Surely this revelation could be harnessed to make the most persuasive salad in the world. With this culinary secret you could motivate men to do anything.
Who knows what international dispute, diplomatic crisis or war could have been averted by a carefully and lovingly prepared plate of crudités. Or which workforce might have been better driven and inspired by a selection of carefully shaped snacks. Or further still what army may have achieved victory had their leaders been privy to such secrets. Had Dione Lucas, who cooked for Hitler on numerous occasions, made a chance discovery by accidentally cutting a carrot lengthways in 1942, we may all be speaking German now.
And what, you may ask, of dips? A pertinent question for sure. Who is actually investing in this I hear you cry? Which of our great universities are actually conducting research into this field? I’ve always found myself fairly persuaded by houmous, but what of taramasalata? This I find decidedly unconvincing. It tastes like a fish shat in a bowl.

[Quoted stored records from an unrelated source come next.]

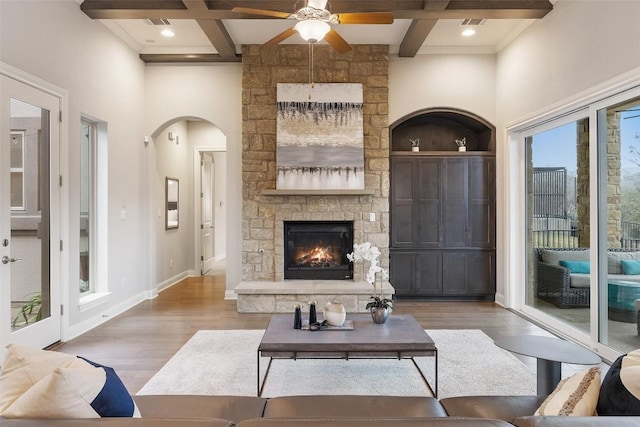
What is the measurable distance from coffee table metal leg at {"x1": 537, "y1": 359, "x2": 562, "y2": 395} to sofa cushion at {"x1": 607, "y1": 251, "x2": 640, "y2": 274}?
1.94 meters

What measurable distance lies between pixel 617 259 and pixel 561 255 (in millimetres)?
947

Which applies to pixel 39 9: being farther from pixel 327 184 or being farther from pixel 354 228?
pixel 354 228

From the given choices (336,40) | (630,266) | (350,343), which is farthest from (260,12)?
(630,266)

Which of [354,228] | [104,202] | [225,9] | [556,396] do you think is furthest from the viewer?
[354,228]

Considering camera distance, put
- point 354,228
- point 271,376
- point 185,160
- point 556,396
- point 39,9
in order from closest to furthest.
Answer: point 556,396
point 271,376
point 39,9
point 354,228
point 185,160

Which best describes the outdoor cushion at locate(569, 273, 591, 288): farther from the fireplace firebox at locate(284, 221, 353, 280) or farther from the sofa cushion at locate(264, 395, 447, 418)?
the sofa cushion at locate(264, 395, 447, 418)

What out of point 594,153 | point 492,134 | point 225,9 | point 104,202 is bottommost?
point 104,202

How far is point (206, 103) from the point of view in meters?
5.78

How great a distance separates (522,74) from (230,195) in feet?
13.7

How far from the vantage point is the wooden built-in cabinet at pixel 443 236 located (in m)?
5.78

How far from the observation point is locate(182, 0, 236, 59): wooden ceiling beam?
4157 millimetres

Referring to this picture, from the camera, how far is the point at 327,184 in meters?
5.47

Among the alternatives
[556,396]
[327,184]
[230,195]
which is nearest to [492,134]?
[327,184]

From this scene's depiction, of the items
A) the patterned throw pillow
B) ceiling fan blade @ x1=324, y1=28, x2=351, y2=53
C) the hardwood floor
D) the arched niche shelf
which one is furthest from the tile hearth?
the patterned throw pillow
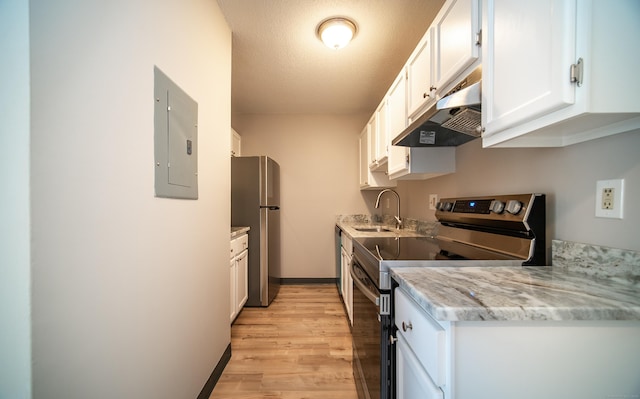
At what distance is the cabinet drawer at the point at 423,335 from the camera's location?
62 cm

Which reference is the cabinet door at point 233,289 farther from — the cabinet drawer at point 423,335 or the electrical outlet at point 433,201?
the electrical outlet at point 433,201

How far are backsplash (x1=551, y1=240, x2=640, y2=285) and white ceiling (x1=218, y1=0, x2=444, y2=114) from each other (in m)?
1.65

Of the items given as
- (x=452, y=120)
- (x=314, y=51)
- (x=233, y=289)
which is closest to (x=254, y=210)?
(x=233, y=289)

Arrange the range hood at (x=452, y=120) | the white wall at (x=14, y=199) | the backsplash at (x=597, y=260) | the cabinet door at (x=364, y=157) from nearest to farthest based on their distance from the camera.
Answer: the white wall at (x=14, y=199) → the backsplash at (x=597, y=260) → the range hood at (x=452, y=120) → the cabinet door at (x=364, y=157)

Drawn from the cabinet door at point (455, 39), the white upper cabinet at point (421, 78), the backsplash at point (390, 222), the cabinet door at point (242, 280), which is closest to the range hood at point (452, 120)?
the cabinet door at point (455, 39)

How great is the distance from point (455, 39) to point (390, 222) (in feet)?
7.62

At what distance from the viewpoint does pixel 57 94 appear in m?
0.60

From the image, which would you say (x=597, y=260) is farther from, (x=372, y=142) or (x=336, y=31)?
(x=372, y=142)

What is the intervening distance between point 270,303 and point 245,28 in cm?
267

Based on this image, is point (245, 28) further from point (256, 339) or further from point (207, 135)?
point (256, 339)

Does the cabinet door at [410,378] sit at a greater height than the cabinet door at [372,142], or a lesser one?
lesser

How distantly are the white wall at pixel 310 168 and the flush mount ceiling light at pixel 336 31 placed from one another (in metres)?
1.69

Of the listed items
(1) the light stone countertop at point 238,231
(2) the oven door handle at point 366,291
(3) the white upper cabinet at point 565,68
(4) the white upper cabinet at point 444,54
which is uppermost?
(4) the white upper cabinet at point 444,54

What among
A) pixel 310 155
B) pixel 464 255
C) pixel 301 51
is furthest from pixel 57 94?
pixel 310 155
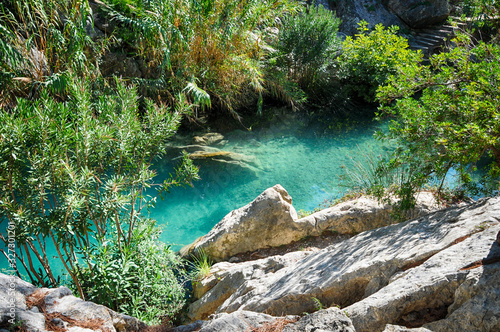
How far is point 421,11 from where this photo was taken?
1561 centimetres

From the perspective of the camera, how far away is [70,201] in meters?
2.79

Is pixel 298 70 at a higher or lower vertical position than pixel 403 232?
higher

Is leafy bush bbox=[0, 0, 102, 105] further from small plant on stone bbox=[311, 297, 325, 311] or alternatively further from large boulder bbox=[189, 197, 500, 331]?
small plant on stone bbox=[311, 297, 325, 311]

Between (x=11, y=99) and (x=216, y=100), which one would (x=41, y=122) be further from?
(x=216, y=100)

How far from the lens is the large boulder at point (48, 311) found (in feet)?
7.06

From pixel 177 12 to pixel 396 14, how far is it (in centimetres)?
1286

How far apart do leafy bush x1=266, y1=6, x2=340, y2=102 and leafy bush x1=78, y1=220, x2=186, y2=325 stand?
798cm

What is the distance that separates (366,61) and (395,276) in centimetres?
967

Why our forebears, great men in their own right, lacked the inventiveness and perspicacity to realise a simple carrot’s full diplomatic, motivational and inspirational potential, I do not know. But we cannot blame them for their flaws.
Now I know what you’re thinking. If you’ve made this breakthrough why isn’t something being done about it? Why aren’t the right people taking action right now? Well I have already taken initial steps by posting some samples through the door of No. 10 for approval.
I’m still waiting for a reply which is strangely slow in coming, but I’m not deterred. To be honest they’re probably a little embarrassed. But I’m patient and as soon as they can swallow their pride, I’ll be humbly ready to accept my knighthood.